• **YOUR TASKS**:
- 1) Rewrite the Russia news roundup from "The U.S. Assistant" up to and including "Georgia in August.", putting "large demonstrations" in place of "mass protests".
- 2) Write what comes next in the Russia news roundup, picking up after its last sentence.

• **SELECTED EXCERPT**:
Putin tells foreign investors that Russia can withstand the global economic crisis, since "We have taken into account potential threats while building financial and economic policies...We can to a great extent fund economic growth from our internal resources." Infusing the economy with an extra $7.6 billion) from the Deposit Insurance Agency won't hurt, either. Meanwhile, an American magazine tabulates the losses of Russian billionaires, many of whom are now turning to the Kremlin for help. The crisis seems to have spared the average Russian, while encouraging elites of the need for greater state assistance.

The U.S. Assistant Secretary of State says Russia hasn't met its cease fire obligations in Georgia, although "They're in compliance with some of it." (At least Russia has Nicaragua's support, though, in recognizing the annexation of South Ossetia and Abkhazia.) In other Georgia news, Saakashvili's political opponents are calling for mass protests next month, while an investigation by the Dutch government concludes that a Russian cluster bomb killed a Dutch journalist in Georgia in August.

• **ENTRIES**:
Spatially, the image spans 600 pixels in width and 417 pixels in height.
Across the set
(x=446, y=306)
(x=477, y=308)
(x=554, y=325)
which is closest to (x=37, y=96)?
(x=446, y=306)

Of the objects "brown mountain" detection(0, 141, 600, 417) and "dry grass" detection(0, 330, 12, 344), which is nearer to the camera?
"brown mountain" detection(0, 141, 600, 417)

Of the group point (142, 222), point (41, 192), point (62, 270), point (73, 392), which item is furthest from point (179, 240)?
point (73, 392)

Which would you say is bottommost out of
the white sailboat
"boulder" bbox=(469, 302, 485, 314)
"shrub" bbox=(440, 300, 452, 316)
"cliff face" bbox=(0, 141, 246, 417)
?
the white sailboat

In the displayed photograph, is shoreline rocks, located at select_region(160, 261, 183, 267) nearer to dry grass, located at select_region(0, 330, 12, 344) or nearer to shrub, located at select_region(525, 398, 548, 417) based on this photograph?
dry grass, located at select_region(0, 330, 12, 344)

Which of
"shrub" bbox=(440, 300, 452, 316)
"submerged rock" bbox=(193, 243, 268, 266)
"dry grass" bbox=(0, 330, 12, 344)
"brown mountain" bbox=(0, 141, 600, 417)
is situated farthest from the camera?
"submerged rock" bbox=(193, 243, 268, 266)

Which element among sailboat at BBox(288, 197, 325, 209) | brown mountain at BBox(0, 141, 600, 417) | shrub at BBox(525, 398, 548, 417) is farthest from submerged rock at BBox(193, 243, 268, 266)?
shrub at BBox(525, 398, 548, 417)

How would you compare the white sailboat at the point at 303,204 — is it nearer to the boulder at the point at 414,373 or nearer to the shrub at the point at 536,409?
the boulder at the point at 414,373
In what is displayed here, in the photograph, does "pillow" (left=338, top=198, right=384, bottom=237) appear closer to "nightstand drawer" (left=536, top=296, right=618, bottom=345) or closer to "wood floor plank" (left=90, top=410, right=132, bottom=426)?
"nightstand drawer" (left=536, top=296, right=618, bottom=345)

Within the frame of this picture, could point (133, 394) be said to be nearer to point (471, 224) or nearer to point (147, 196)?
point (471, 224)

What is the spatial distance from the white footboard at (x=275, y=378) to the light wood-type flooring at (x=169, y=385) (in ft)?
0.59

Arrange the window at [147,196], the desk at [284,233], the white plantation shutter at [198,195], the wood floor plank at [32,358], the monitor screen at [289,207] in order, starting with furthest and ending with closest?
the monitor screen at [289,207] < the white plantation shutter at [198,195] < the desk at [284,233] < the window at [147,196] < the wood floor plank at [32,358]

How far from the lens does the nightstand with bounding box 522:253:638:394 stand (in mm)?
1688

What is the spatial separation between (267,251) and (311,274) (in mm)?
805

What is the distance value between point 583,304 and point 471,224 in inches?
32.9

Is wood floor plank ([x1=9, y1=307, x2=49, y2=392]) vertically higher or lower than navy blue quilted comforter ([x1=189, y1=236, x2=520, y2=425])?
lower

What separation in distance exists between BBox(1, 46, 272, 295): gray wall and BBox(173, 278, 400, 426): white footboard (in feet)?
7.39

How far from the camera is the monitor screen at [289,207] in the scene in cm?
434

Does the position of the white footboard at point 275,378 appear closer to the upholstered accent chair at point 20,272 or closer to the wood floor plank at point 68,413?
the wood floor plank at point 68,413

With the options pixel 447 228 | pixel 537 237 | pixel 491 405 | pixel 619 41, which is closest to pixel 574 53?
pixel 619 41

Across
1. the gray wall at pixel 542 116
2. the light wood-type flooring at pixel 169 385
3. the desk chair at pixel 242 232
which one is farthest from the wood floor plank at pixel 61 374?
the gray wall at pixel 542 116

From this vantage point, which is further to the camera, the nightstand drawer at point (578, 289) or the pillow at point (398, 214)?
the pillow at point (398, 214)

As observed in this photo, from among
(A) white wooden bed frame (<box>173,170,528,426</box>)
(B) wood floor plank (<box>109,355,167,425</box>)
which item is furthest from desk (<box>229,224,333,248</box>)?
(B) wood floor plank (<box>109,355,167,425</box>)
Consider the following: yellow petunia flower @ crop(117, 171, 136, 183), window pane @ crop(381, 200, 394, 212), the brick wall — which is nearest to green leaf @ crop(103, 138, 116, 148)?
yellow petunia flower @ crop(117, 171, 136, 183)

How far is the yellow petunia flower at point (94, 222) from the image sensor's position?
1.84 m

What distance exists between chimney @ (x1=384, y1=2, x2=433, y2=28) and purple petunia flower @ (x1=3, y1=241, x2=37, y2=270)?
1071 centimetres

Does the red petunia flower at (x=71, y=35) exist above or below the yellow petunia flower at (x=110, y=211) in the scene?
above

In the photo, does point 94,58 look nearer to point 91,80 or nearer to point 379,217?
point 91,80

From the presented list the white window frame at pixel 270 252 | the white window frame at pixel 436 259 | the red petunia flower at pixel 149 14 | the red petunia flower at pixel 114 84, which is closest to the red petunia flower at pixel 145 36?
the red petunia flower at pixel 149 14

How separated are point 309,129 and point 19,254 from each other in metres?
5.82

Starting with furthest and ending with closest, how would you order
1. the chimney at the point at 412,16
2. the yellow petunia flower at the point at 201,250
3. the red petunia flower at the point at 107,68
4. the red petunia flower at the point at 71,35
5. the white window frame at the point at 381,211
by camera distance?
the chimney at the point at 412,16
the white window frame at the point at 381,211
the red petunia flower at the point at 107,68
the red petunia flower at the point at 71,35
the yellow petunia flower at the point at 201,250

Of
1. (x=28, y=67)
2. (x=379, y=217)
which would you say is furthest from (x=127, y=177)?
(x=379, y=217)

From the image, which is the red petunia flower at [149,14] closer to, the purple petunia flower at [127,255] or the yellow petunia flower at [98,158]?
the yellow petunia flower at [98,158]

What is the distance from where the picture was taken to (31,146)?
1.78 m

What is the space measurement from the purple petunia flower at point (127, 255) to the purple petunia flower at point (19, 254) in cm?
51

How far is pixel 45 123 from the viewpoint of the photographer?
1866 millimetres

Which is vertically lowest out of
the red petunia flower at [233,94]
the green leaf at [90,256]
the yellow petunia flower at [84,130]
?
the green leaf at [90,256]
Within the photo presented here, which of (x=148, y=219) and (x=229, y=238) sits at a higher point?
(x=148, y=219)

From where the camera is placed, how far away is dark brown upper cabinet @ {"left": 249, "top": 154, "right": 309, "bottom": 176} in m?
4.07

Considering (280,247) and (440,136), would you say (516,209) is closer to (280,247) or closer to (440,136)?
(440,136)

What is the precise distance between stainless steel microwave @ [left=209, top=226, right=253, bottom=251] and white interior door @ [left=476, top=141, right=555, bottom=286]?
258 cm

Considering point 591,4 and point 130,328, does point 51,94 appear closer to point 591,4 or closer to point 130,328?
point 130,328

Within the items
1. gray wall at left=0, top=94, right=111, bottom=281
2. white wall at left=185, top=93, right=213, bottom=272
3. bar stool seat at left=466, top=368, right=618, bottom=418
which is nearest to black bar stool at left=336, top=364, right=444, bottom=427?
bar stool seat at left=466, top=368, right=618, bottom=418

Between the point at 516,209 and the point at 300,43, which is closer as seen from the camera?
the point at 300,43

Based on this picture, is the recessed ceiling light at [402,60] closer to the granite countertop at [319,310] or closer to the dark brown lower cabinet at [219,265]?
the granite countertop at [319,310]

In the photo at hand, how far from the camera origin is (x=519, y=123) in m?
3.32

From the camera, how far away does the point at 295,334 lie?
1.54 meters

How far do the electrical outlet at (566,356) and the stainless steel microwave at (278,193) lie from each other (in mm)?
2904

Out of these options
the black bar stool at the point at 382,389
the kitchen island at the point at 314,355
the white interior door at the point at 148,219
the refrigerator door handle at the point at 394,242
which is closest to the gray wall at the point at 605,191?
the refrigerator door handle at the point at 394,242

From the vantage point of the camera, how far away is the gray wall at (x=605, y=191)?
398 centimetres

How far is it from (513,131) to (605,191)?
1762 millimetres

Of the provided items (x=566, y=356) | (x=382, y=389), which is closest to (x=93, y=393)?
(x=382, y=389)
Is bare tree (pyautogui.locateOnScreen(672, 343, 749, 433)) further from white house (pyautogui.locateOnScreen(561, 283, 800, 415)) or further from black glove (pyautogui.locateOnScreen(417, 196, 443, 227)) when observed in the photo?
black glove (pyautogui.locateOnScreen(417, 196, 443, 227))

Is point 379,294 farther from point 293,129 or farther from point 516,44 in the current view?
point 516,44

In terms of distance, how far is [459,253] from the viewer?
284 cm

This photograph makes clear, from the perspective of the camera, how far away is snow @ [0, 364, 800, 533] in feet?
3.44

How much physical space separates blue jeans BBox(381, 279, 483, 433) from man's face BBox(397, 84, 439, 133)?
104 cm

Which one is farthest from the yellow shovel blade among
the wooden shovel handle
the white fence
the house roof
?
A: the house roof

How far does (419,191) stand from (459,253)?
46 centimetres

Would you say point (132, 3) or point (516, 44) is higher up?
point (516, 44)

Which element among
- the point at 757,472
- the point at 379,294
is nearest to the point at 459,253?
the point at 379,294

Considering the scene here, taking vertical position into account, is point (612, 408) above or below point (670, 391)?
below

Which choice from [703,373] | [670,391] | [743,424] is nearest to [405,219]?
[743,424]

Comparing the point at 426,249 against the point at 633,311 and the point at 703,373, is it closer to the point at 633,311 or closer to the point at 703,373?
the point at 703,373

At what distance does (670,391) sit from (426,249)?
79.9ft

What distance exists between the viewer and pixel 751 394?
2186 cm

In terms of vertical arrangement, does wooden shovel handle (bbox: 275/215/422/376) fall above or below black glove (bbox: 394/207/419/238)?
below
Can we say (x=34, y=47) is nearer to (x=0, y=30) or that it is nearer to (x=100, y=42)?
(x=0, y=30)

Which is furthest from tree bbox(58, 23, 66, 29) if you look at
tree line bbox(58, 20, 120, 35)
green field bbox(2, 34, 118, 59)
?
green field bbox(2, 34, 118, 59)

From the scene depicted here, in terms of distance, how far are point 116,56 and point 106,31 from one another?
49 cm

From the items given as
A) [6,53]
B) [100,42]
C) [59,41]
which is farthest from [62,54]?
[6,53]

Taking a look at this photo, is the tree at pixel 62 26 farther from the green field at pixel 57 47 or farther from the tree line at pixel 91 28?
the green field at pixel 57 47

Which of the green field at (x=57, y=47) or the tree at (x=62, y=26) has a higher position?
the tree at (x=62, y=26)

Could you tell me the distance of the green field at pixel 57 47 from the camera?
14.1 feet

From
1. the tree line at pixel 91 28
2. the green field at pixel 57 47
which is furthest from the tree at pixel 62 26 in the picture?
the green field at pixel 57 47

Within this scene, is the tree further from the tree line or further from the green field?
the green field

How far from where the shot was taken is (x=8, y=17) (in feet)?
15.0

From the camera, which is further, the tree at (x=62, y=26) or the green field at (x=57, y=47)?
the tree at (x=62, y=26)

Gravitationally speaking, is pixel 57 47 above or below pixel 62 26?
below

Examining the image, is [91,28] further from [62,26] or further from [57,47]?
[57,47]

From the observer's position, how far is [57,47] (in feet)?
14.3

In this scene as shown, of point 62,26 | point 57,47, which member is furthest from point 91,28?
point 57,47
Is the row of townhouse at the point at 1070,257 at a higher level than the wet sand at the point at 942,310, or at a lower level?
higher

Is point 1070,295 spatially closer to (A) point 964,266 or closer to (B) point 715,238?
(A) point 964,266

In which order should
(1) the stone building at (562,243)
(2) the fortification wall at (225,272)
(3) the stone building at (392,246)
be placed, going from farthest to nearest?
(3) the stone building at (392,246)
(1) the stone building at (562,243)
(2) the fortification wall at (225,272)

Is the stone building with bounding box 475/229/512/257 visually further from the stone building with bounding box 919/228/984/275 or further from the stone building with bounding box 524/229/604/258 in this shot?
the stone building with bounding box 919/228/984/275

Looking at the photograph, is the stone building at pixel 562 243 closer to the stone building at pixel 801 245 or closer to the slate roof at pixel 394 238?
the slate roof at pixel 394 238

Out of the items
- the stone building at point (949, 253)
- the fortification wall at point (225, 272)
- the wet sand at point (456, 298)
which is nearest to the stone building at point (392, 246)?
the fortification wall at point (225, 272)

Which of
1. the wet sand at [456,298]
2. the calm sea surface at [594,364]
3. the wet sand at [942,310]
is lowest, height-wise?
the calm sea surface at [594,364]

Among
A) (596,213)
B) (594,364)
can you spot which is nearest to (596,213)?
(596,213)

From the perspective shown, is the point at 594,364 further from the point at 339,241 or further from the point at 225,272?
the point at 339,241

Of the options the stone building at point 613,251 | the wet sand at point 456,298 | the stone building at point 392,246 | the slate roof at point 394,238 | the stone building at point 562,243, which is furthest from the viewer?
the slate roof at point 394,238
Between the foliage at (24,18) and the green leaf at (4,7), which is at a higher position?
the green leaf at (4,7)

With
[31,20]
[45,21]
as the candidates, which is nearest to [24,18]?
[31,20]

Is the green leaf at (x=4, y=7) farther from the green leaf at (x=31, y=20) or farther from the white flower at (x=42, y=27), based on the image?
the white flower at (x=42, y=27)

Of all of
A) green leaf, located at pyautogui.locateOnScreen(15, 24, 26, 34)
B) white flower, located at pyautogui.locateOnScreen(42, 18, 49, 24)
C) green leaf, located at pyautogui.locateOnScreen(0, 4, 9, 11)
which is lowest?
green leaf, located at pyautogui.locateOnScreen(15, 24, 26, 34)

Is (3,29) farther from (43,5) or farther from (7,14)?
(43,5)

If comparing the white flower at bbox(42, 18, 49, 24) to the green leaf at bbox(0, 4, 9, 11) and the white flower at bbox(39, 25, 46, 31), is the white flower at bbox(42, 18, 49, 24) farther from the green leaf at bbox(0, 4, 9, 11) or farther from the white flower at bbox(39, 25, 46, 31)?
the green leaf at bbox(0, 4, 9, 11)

• **WRITTEN ANSWERS**:
- 1)
The U.S. Assistant Secretary of State says Russia hasn't met its cease fire obligations in Georgia, although "They're in compliance with some of it." (At least Russia has Nicaragua's support, though, in recognizing the annexation of South Ossetia and Abkhazia.) In other Georgia news, Saakashvili's political opponents are calling for large demonstrations next month, while an investigation by the Dutch government concludes that a Russian cluster bomb killed a Dutch journalist in Georgia in August.

- 2)
Oh, sweet irony: the 1986 nuclear disarmament summit in Reykjavik may have led to the 1991 August coup against Gorbachev, but now Russia gets to be Iceland's economic savior. For some, the bailout package suggests a new world order in which "the Kremlin wants to state its capacity to act unilaterally, challenging the U.S. hegemony and eventually proving the existence of a multipolar world." This cuts both ways, though: due in part to tension caused by the Georgia crisis, the Russian navy may be eased out of its digs in Sevastopol, on Ukraine's Crimean peninsula, where it has been stationed since the 18th Century. (Which is longer than the country's Communist Party, which is seeking handouts.) Meanwhile, a new study suggests few Russians use the Internet, while many Russian athletes seem to enjoy doping.

But lest you have firm opinions, Russia may help broker a Middle East peace deal. If this suggests a mixed Russian message to the world, Europe's message to Russia these days is pretty garbled, too. American neocons, for their part, are pretty easy to read.